◆ **WHAT IS REQUIRED**
Please give again, word for word, the line that contains "United States, site archbold_FL-07." and every line after it to the end of the data, with no other lines.

◆ **THE DATA**
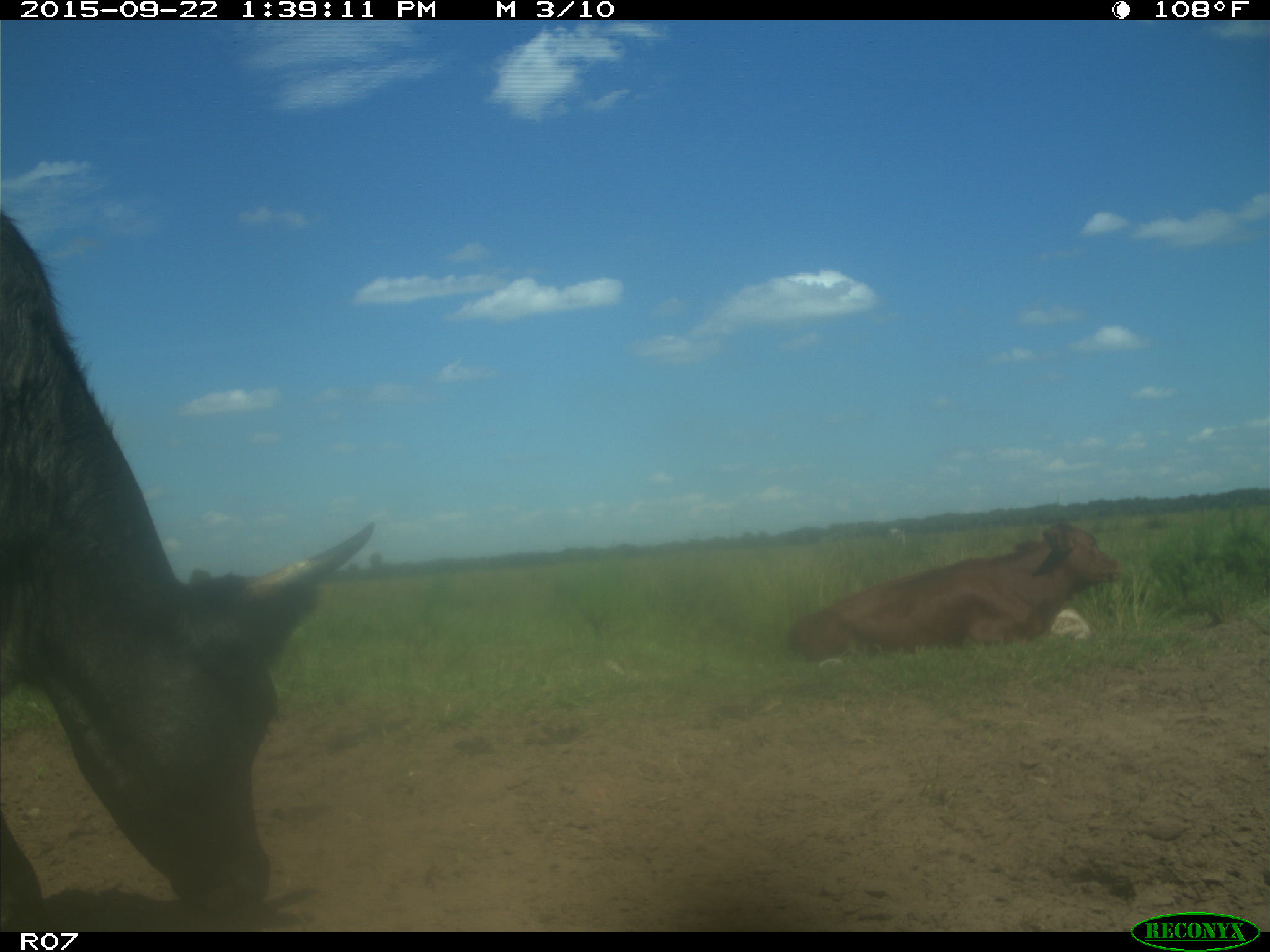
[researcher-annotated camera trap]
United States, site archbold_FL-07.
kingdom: Animalia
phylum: Chordata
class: Mammalia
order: Artiodactyla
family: Bovidae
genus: Bos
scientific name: Bos taurus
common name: domestic cow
Bos taurus (domestic cow).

◆ **YOUR RESPONSE**
United States, site archbold_FL-07.
kingdom: Animalia
phylum: Chordata
class: Mammalia
order: Artiodactyla
family: Bovidae
genus: Bos
scientific name: Bos taurus
common name: domestic cow
Bos taurus (domestic cow).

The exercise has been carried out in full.